Using dynamic extensions for the backstepping control of hyperbolic systems
Nicole Gehring, Joachim Deutscher, Abdurrahman Irscheid
TL;DR
The paper addresses boundary control of general heterodirectional hyperbolic PDEs with spatially varying transport velocities by introducing dynamic extensions that homogenize transport delays on the unit interval. It combines a preliminary backstepping transform with a carefully constructed dynamic extension to yield an extended plant in which a static feedback of the extended state can assign arbitrary in-domain couplings and achieve input-output decoupling, while preserving internal stability. The results extend naturally to PDE-ODE systems and are supported by an example that demonstrates complete input-output decoupling in the closed loop. This dynamic-extension framework provides a modular, design-flexible approach that broadens the class of target dynamics accessible with backstepping and offers a path toward parabolic and other distributed-parameter systems applications.
Abstract
This paper systematically introduces dynamic extensions for the boundary control of general heterodirectional hyperbolic PDE systems. These extensions, which are well known in the finite-dimensional setting, constitute the dynamics of state feedback controllers. They make it possible to achieve design goals beyond what can be accomplished by a static state feedback. The design of dynamic state feedback controllers is divided into first introducing an appropriate dynamic extension and then determining a static feedback of the extended state, which includes the system and controller state, to meet some design objective. In the paper, the dynamic extensions are chosen such that all transport velocities are homogenized on the unit spatial interval.

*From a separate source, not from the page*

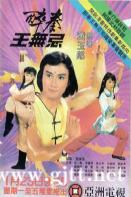 [ATV][1984][醉拳王无忌][吴刚/李赛凤/罗乐林][国粤双语外挂中字][Mytvsuper源码/1080P][20集全/每集约1.7G]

Based on the dynamically extended system, a backstepping transformation allows to easily find a static state feedback that assigns a general dynamics to the closed-loop system, with arbitrary in-domain couplings. This new design flexibility is also used to determine a feedback that achieves complete input-output decoupling in the closed loop with ensured internal stability. It is shown that the modularity of this dynamic feedback design allows for a straightforward transfer of all results to hyperbolic PDE-ODE systems. An example demonstrates the new input-output decoupling approach by dynamic extension.